Environmental Impact Assessment Ordinance

Technical Memorandum

Annex 14


1. General

1.1 The Annex describes the commonly adopted approaches and methodologies for assessment of water pollution arising from designated projects.

2. Aquatic System subject to Water Pollution Impact

2.1 In identifying and evaluating water pollution impacts on the aquatic environment, the following aspects shall be considered:

  1. Water as characterized in terms of:

    1. physical and chemical properties such as temperature, salinity, conductivity, pH, colour, dissolved oxygen, turbidity, suspended solids, and organic material concentration measured by 5-day Biochemical Oxygen Demand (BOD5), Chemical Oxygen Demand (COD) or Total Organic Carbon (TOC);
    2. pathogenic indicator organisms;
    3. toxic substances such as ammonia, heavy metals, residual chlorine, pesticides and industrial chemicals/by-products; and
    4. eutrophication related factors and indicators reflected by dissolved oxygen, nutrients, chlorophyll-a, frequency of red tide occurrence, and marked changes in density and composition of key phytoplankton groups such as diatoms and dinoflagellates.

  2. Sediments as characterized in terms of physical and chemical properties and constituents, including parameters such as pH, organic contents, nutrients, sulphide, toxic substances, etc.

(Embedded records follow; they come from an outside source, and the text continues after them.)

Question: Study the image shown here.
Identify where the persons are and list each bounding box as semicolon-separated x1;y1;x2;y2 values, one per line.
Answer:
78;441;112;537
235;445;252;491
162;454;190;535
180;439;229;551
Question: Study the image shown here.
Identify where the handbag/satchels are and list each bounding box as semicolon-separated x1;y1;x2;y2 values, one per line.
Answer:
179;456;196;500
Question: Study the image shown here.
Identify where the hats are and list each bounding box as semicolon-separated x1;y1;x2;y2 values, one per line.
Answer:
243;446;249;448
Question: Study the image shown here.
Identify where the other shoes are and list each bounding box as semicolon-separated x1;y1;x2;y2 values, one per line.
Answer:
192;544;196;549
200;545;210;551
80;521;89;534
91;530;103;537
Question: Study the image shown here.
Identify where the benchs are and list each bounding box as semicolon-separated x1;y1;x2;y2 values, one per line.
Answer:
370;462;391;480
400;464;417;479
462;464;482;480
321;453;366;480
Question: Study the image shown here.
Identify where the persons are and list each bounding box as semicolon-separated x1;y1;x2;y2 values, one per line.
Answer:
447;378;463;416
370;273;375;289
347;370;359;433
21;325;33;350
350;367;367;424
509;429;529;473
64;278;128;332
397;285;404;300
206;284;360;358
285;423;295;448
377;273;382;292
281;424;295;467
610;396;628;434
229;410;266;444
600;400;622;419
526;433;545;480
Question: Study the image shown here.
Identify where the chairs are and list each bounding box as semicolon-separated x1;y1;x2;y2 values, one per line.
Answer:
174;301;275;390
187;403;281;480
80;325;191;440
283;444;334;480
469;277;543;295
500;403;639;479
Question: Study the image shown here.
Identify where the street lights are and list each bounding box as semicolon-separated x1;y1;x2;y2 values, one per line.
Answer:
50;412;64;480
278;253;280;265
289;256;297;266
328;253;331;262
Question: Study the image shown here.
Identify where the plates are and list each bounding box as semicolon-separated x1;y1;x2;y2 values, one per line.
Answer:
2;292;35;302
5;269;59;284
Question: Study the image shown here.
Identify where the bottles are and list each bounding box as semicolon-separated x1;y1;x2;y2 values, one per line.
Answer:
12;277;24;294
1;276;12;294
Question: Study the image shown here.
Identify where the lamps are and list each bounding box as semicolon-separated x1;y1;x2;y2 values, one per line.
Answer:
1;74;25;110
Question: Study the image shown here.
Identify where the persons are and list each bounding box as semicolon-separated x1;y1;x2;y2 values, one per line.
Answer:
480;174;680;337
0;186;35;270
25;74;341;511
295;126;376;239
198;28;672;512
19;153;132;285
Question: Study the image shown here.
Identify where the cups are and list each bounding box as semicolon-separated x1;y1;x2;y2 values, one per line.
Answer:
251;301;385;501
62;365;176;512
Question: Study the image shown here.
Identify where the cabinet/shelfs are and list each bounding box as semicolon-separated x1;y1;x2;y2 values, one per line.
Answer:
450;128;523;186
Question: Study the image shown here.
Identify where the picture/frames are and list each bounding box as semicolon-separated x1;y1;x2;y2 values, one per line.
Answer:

3. Beneficial Uses Sensitive to Water Pollution

3.1 Existing or potential beneficial uses that are sensitive to water pollution shall include, but not be limited to:

  1. areas of ecological or conservation values including existing or gazetted proposed marine parks and marine reserves, aquatic systems of the sites of special scientific interest (SSSI), and existing or gazetted proposed country parks and special areas, wetlands, conservation area, mangroves and important freshwater habitats;
  2. areas for abstraction of water for potable water supply, aquaculture and irrigation;
  3. fish spawning and nursery grounds, fish culture zones, mariculture subzones including shellfish culture site and brackish/freshwater fish ponds;
  4. gazetted beaches and other secondary contact recreation areas;
  5. water abstraction for cooling, flushing and other industrial purposes;
  6. enclosed or sheltered water bodies including typhoon shelters, marinas and boat parks.

4. Assessment Approach

4.1 Assessment shall rely on the concept of assimilative capacity of the receiving water body and Water Quality Objectives (WQOs). Assimilative capacity will depend on the characteristics of each site, the type and number of discharges or activities as well as the beneficial uses in question. Evaluation of the assimilative capacity of the receiving waters shall take into account the relevant physical, chemical and biological processes. Sensitive receivers based on beneficial uses shall be identified and the water quality impact shall be assessed with reference to the WQOs or other relevant criteria covered in Annex 6. The implementation of the project shall not result in exceedance of the relevant WQOs for turbidity, suspended solids, temperature, salinity, pH, dissolved oxygen and bacteria for the beneficial uses to be protected for the water body.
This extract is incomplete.